Music nerds of Eugene unite! For all of you who raid House of Records looking for deleted Smiths singles and original (not rereleased) Frank Zappa albums, who own vinyl, cassette, CD and 8-track copies of the same album and especially for those who caught the High Fidelity reference, the time has come to commence under the roof of the Analog Resurgence Tour at Luckey’s on Thursday, Sept. 5. Running the show are two longtime members of underground DIY music culture, Russ Forster and Skizz Cyzyk. Their mission is simple: “Let’s be the Pied Pipers of the analog cause,” Forster says.
The night will include music courtesy of Forster’s punk band RAKEHELL and Cyzyk’s ukulele-based band Go Pill, and the two Renaissance men will be showing experimental short films they’ve produced including Cheese Tweezer, Well Intended World and Springtime for Eva. Also on the evening’s menu is the release of a new issue of 8-Track Mind Magazine, Forster’s music zine, which is an 8-track lover’s Bible but with more new releases.

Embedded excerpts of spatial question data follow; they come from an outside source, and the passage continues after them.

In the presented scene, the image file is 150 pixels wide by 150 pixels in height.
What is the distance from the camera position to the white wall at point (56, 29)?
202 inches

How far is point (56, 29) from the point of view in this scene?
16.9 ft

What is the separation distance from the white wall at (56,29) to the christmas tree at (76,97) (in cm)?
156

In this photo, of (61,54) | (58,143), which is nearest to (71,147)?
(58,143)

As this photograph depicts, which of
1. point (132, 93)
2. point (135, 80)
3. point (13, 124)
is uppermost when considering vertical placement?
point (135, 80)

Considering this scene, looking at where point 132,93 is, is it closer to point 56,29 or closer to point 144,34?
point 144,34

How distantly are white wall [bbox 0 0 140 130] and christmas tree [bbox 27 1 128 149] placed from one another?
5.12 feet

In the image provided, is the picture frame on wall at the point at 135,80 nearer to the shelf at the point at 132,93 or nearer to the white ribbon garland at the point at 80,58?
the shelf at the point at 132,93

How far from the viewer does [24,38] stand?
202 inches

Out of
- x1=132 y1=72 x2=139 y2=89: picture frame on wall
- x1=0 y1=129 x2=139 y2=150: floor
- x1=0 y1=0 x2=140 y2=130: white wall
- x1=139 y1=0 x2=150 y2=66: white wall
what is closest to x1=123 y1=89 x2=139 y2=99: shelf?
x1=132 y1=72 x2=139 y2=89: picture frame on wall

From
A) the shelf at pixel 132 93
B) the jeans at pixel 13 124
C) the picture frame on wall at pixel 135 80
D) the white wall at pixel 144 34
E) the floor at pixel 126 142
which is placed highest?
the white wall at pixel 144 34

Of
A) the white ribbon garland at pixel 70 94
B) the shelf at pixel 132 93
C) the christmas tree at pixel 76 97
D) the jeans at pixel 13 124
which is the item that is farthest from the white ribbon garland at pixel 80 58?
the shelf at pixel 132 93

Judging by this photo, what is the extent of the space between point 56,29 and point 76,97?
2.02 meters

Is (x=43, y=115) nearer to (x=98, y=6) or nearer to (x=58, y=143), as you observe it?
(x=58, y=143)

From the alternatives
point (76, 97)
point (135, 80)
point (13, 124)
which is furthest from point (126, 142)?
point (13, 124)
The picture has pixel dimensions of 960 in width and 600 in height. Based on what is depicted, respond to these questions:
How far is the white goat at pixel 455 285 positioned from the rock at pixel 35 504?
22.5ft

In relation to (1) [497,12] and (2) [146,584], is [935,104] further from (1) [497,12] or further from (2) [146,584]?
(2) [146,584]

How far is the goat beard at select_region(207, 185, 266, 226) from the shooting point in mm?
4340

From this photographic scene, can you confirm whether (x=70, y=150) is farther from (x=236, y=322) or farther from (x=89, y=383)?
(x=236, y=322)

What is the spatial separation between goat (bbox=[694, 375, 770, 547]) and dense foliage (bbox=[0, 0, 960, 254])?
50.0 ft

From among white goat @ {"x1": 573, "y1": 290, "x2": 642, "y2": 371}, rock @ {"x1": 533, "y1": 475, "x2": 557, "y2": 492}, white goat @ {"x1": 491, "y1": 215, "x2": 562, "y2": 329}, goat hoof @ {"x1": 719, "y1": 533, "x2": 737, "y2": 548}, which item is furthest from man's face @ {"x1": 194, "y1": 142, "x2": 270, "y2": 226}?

Even though he’s an analog purist, Forster was surprised at the analog second coming. “If you would have asked me 10 years ago, I would have said no,” he says. The Illinois native has been involved in the underground music scene since the 1980s. He directed the 1995 documentary So Right They’re Wrong, which details obsessive 8-track collectors or “those passionate few for whom the ’70s never died.” Cyzyk is a musician and filmmaker who has produced music videos for the likes of Beach House and The Young Fresh Fellows. Vinyl continues to sell and Forster believes it’s because there is a more impacting experience gained through analog listening. “No one gets sentimental with CDs, but they do with vinyls and 8-tracks,” Forster says. “Analog and emotion are more closely aligned than digital.”
The Analog Resurgence Tour has stops throughout the West Coast including Olympia, Wash., and Berkeley, Calif., and it’s Forster’s way of giving life back to a fading format. “I feel like I’m a music archaeologist for things that are 30-40 years old,” Forster says. But the music format speaks for itself. “If you want an Al Green song to really knock your socks off,” he says. “I think vinyl offers that in a way that digital never really has.”
The Analog Resurgence Tour hits 10 pm Thursday, Sept. 5, at Luckey’s.